The Time I Was a Cover Model : Posing for a Famous Music Album in Exotic Bangladesh, Storytime with Emme

The Time I Was a Cover Model : Posing for a Famous Music Album in Exotic Bangladesh, Storytime with Emme

Model for a Famous Music Album in Exotic Bangladesh

 

Once upon a time long ago in an exotic faraway land, I served as the face of a love song.

 

From a shy party guest with unexpected paparazzi to a model posing on the cover of a famous Bangla music album, relive this surprising moment with me again.  It’s a tale too good not to share, so keep reading for my surreal experience as a music industry model in the tropical country of Bangladesh.

 

It was almost summer in the hot city of Dhaka and much of the entertainment revolved around socializing in air conditioned spaces.  Drinking and red meat are outlawed under the Muslim government, but if you’re a foreigner and in a private place, rules and laws don’t really apply.  If you can afford the local custom of bribery, that is.  Members clubs exist to alleviate this situation for local expatriates, foreign workers, diplomatic families, and even affluent tourists.

::::::

Exercises to complete:
(a) Translate this sentence from the cover model story into Spanish: "Once upon a time long ago in an exotic faraway land, I served as the face of a love song."
(b) Reproduce the passage of the cover model story starting with "Once upon a" and going on through "country of Bangladesh.".
The data that comes next has no connection to the cover model story.

Source data:

::::::

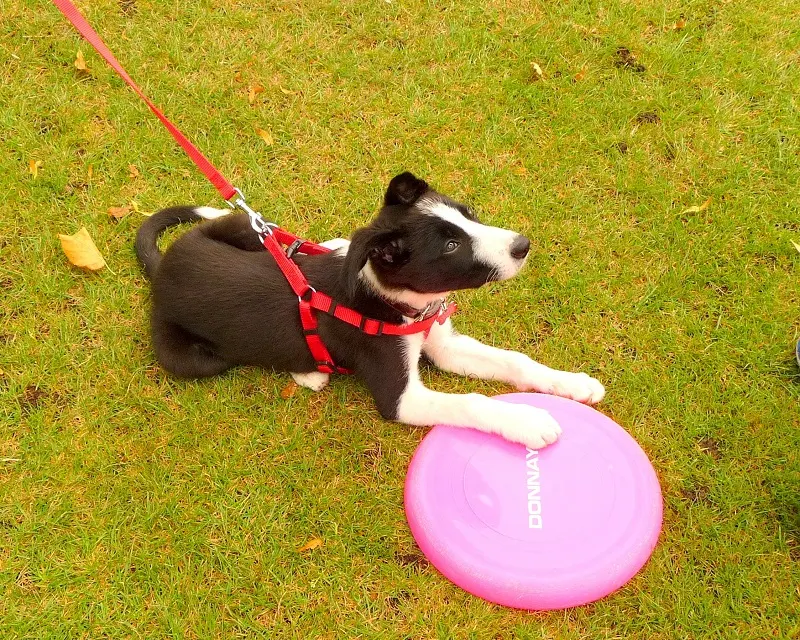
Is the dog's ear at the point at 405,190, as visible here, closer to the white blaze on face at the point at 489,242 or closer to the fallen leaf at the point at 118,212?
the white blaze on face at the point at 489,242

::::::

Solutions by task:
(a) Érase una vez, hace mucho tiempo, en una tierra exótica y lejana, fui el rostro de una canción de amor.

(b)
Once upon a time long ago in an exotic faraway land, I served as the face of a love song.

 

From a shy party guest with unexpected paparazzi to a model posing on the cover of a famous Bangla music album, relive this surprising moment with me again.  It’s a tale too good not to share, so keep reading for my surreal experience as a music industry model in the tropical country of Bangladesh.